> **Records shown**
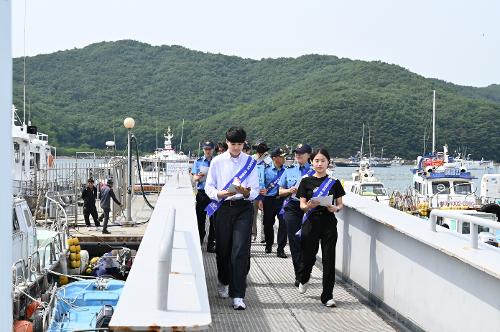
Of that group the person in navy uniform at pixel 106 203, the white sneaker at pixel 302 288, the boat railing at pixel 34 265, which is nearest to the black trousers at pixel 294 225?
the white sneaker at pixel 302 288

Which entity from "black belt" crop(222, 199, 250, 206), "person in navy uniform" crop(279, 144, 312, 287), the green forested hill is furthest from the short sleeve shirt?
the green forested hill

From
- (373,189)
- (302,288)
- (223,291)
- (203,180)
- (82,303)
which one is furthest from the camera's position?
(373,189)

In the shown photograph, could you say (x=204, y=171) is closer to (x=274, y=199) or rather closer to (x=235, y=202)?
(x=274, y=199)

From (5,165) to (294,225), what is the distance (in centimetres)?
671

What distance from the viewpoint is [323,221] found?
7887 mm

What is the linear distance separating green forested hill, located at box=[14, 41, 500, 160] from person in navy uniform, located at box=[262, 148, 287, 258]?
266 ft

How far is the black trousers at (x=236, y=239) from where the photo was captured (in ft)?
24.6

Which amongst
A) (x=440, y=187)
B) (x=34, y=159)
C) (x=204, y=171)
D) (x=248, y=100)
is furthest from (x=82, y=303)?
(x=248, y=100)

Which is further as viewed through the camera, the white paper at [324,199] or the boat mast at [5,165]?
the white paper at [324,199]

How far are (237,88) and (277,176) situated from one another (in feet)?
420

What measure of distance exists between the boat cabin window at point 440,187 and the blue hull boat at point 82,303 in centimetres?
2747

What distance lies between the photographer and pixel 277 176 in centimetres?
1145

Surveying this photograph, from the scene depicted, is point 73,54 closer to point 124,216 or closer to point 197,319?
point 124,216

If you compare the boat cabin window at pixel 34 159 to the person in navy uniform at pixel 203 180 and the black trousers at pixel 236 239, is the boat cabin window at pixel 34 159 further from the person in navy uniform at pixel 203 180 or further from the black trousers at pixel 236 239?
Answer: the black trousers at pixel 236 239
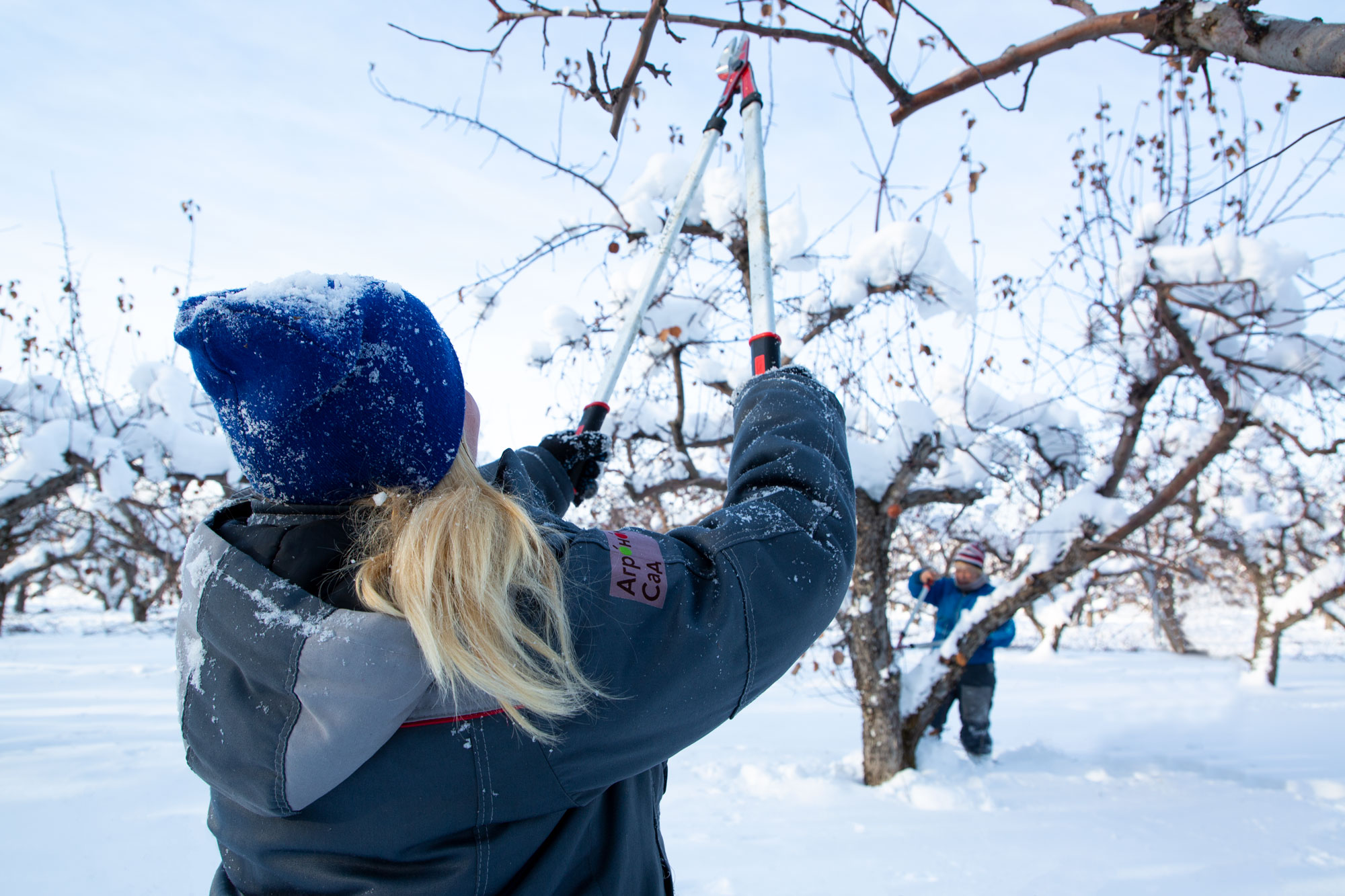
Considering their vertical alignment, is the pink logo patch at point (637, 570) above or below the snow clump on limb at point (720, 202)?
below

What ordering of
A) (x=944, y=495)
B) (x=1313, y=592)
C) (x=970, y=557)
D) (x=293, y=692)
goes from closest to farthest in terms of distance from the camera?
(x=293, y=692) < (x=944, y=495) < (x=970, y=557) < (x=1313, y=592)

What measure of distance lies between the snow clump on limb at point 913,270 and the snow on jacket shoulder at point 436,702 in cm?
370

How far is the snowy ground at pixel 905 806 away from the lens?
3.06 metres

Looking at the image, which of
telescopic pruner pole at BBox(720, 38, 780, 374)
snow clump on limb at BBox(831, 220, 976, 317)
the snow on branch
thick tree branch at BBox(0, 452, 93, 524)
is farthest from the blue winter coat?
thick tree branch at BBox(0, 452, 93, 524)

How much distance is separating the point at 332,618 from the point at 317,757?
138 mm

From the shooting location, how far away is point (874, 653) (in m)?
4.73

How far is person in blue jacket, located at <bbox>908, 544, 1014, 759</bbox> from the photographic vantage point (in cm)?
526

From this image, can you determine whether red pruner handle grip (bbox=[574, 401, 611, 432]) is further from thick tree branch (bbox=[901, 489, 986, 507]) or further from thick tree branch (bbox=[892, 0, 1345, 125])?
thick tree branch (bbox=[901, 489, 986, 507])

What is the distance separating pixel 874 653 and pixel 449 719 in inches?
172

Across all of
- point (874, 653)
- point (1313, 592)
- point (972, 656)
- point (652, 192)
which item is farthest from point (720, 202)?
point (1313, 592)

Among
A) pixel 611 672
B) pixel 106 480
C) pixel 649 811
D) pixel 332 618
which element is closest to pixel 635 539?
pixel 611 672

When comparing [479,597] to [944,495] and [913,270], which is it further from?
[944,495]

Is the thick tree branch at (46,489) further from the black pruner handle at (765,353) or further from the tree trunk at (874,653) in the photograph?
the black pruner handle at (765,353)

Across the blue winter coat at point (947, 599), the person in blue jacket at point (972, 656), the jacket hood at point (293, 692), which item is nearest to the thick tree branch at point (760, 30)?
the jacket hood at point (293, 692)
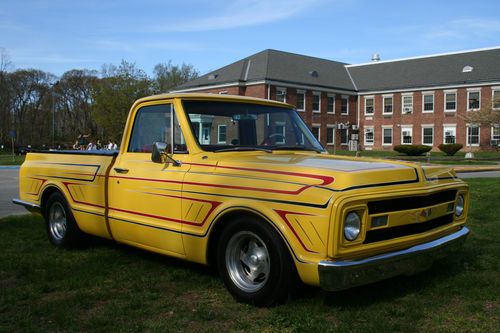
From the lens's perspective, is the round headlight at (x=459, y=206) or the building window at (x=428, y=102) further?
the building window at (x=428, y=102)

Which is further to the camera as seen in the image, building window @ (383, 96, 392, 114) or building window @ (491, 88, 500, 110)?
building window @ (383, 96, 392, 114)

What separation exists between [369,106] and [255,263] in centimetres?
5199

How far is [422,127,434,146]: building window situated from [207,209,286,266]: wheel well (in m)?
49.3

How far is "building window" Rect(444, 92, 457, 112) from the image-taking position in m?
48.5

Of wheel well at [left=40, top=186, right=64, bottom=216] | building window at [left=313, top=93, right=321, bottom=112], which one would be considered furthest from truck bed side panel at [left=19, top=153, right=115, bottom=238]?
building window at [left=313, top=93, right=321, bottom=112]

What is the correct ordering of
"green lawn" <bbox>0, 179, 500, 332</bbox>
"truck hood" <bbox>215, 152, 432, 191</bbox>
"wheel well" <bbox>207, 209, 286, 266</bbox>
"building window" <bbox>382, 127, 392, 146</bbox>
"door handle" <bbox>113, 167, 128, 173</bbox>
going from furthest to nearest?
1. "building window" <bbox>382, 127, 392, 146</bbox>
2. "door handle" <bbox>113, 167, 128, 173</bbox>
3. "wheel well" <bbox>207, 209, 286, 266</bbox>
4. "green lawn" <bbox>0, 179, 500, 332</bbox>
5. "truck hood" <bbox>215, 152, 432, 191</bbox>

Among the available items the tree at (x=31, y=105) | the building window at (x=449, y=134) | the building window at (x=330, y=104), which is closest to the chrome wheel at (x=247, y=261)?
the building window at (x=449, y=134)

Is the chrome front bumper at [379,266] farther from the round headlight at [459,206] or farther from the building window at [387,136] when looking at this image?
the building window at [387,136]

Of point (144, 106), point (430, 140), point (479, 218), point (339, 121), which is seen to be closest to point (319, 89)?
point (339, 121)

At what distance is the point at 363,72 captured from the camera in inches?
2190

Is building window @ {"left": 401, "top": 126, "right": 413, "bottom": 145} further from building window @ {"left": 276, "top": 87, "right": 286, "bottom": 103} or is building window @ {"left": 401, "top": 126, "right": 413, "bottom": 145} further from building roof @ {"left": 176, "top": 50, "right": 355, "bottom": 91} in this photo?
building window @ {"left": 276, "top": 87, "right": 286, "bottom": 103}

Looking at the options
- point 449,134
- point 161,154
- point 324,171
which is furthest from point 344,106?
point 324,171

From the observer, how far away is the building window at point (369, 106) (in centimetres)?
5366

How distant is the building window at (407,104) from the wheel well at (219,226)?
50008 mm
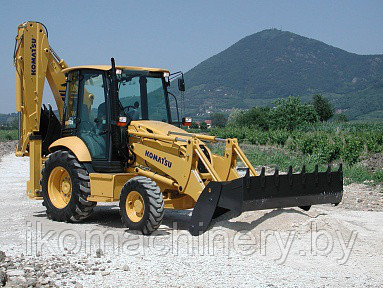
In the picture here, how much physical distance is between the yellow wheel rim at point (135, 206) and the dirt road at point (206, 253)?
30 centimetres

> **What you have to do**
Rewrite all of the material above with "person in navy uniform" renamed to "crew member" wherever it appears, keeping everything else the same. Leave out the pictures.

> **Solution below**
Of that group the crew member at pixel 106 203, the white sneaker at pixel 302 288, the boat railing at pixel 34 265, which is nearest to the black trousers at pixel 294 225?
the white sneaker at pixel 302 288

Which entity from "black belt" crop(222, 199, 250, 206), "crew member" crop(279, 144, 312, 287), the green forested hill is furthest from the short sleeve shirt?
the green forested hill

From
- (373,189)
- (302,288)
- (223,291)
- (203,180)
- (82,303)
which one is furthest from the camera's position?
(373,189)

In the shown photograph, could you say (x=204, y=171) is closer to (x=274, y=199) or rather closer to (x=235, y=202)?
(x=274, y=199)

From (5,165) to (294,225), what is the distance (in centimetres)?
671

What distance from the viewpoint is [323,221] found?
7887 mm

What is the linear distance separating green forested hill, located at box=[14, 41, 500, 160] from crew member, located at box=[262, 148, 287, 258]?
266 ft

How far is the black trousers at (x=236, y=239) from where the photo was captured (in ft)?
24.6

Which amongst
A) (x=440, y=187)
B) (x=34, y=159)
C) (x=204, y=171)
D) (x=248, y=100)
is furthest from (x=82, y=303)?
(x=248, y=100)

Which is further as viewed through the camera, the white paper at [324,199] or the boat mast at [5,165]?
the white paper at [324,199]

How far are (237,88) and (277,176) situated from one another (in feet)?
420

What measure of distance exists between the boat cabin window at point 440,187 and the blue hull boat at point 82,303 in centimetres?
2747

What distance lies between the photographer and pixel 277 176 in centimetres?
1145

Surveying this photograph, from the scene depicted, is point 73,54 closer to point 124,216 or closer to point 197,319?
point 124,216

If you compare the boat cabin window at pixel 34 159 to the crew member at pixel 203 180 and the black trousers at pixel 236 239, is the boat cabin window at pixel 34 159 further from the crew member at pixel 203 180 or further from the black trousers at pixel 236 239?
Answer: the black trousers at pixel 236 239
Considering their vertical alignment, is the pink logo patch at point (637, 570) above or below the snow clump on limb at point (720, 202)?
below

What ordering of
A) (x=944, y=495)
B) (x=1313, y=592)
C) (x=970, y=557)
D) (x=293, y=692)
goes from closest to farthest in terms of distance from the camera?
(x=293, y=692) < (x=944, y=495) < (x=970, y=557) < (x=1313, y=592)

What measure of distance lies between the snow clump on limb at point 913,270 and the snow on jacket shoulder at point 436,702 in cm?
370

How far is the snowy ground at pixel 905 806 away from the lens?
3.06 metres

Looking at the image, which of
telescopic pruner pole at BBox(720, 38, 780, 374)
snow clump on limb at BBox(831, 220, 976, 317)
the snow on branch
thick tree branch at BBox(0, 452, 93, 524)
is farthest from the blue winter coat?
thick tree branch at BBox(0, 452, 93, 524)

How much distance is separating the point at 332,618 from the point at 317,757?
138 mm

From the shooting location, how far away is point (874, 653) (in m)?
4.73

How far is person in blue jacket, located at <bbox>908, 544, 1014, 759</bbox> from the photographic vantage point (in cm)?
526

From this image, can you determine whether red pruner handle grip (bbox=[574, 401, 611, 432]) is further from thick tree branch (bbox=[901, 489, 986, 507]) or further from thick tree branch (bbox=[892, 0, 1345, 125])?
thick tree branch (bbox=[901, 489, 986, 507])

What is the distance separating pixel 874 653 and pixel 449 719 in inches?
172

Across all of
- point (874, 653)
- point (1313, 592)
- point (972, 656)
- point (652, 192)
which item is farthest from point (720, 202)?
point (1313, 592)

Among
A) pixel 611 672
B) pixel 106 480
C) pixel 649 811
D) pixel 332 618
which element is closest to pixel 635 539?
pixel 611 672

When comparing [479,597] to [944,495] and [913,270], which is it further from?
[944,495]

Is the thick tree branch at (46,489) further from the black pruner handle at (765,353) or further from the tree trunk at (874,653) in the photograph?
the black pruner handle at (765,353)

Across the blue winter coat at point (947, 599), the person in blue jacket at point (972, 656), the jacket hood at point (293, 692), which item is nearest to the thick tree branch at point (760, 30)?
the jacket hood at point (293, 692)
From the lens's perspective, is the round headlight at (x=459, y=206) or the building window at (x=428, y=102) further?
the building window at (x=428, y=102)

Which is further to the camera as seen in the image, building window @ (383, 96, 392, 114) or building window @ (491, 88, 500, 110)?
building window @ (383, 96, 392, 114)

What separation exists between [369,106] and [255,263] in centimetres?
5199

How far is [422,127,434,146]: building window situated from [207,209,286,266]: wheel well (in m)?
49.3

How far is "building window" Rect(444, 92, 457, 112) from the image-taking position in m?
48.5

Of wheel well at [left=40, top=186, right=64, bottom=216] | building window at [left=313, top=93, right=321, bottom=112], which one would be considered furthest from truck bed side panel at [left=19, top=153, right=115, bottom=238]?
building window at [left=313, top=93, right=321, bottom=112]

What is the correct ordering of
"green lawn" <bbox>0, 179, 500, 332</bbox>
"truck hood" <bbox>215, 152, 432, 191</bbox>
"wheel well" <bbox>207, 209, 286, 266</bbox>
"building window" <bbox>382, 127, 392, 146</bbox>
"door handle" <bbox>113, 167, 128, 173</bbox>
going from furthest to nearest?
1. "building window" <bbox>382, 127, 392, 146</bbox>
2. "door handle" <bbox>113, 167, 128, 173</bbox>
3. "wheel well" <bbox>207, 209, 286, 266</bbox>
4. "green lawn" <bbox>0, 179, 500, 332</bbox>
5. "truck hood" <bbox>215, 152, 432, 191</bbox>

Among the available items the tree at (x=31, y=105) | the building window at (x=449, y=134) | the building window at (x=330, y=104), which is closest to the chrome wheel at (x=247, y=261)?
the building window at (x=449, y=134)

Is the chrome front bumper at [379,266] farther from the round headlight at [459,206] or farther from the building window at [387,136] when looking at this image?
the building window at [387,136]

Of point (144, 106), point (430, 140), point (479, 218), point (339, 121), which is seen to be closest to point (319, 89)?
point (339, 121)

At what distance is the point at 363,72 captured from the camera in inches?
2190

Is building window @ {"left": 401, "top": 126, "right": 413, "bottom": 145} further from building window @ {"left": 276, "top": 87, "right": 286, "bottom": 103} or is building window @ {"left": 401, "top": 126, "right": 413, "bottom": 145} further from building roof @ {"left": 176, "top": 50, "right": 355, "bottom": 91} in this photo?
building window @ {"left": 276, "top": 87, "right": 286, "bottom": 103}

Looking at the options
- point 449,134
- point 161,154
- point 324,171
which is furthest from point 344,106?
point 324,171

From the observer, how far away is the building window at point (369, 106) (in centimetres)?
5366

How distant is the building window at (407,104) from the wheel well at (219,226)?
50008 mm
In the picture here, how much physical distance is between the yellow wheel rim at point (135, 206) and the dirt road at point (206, 253)?
30 centimetres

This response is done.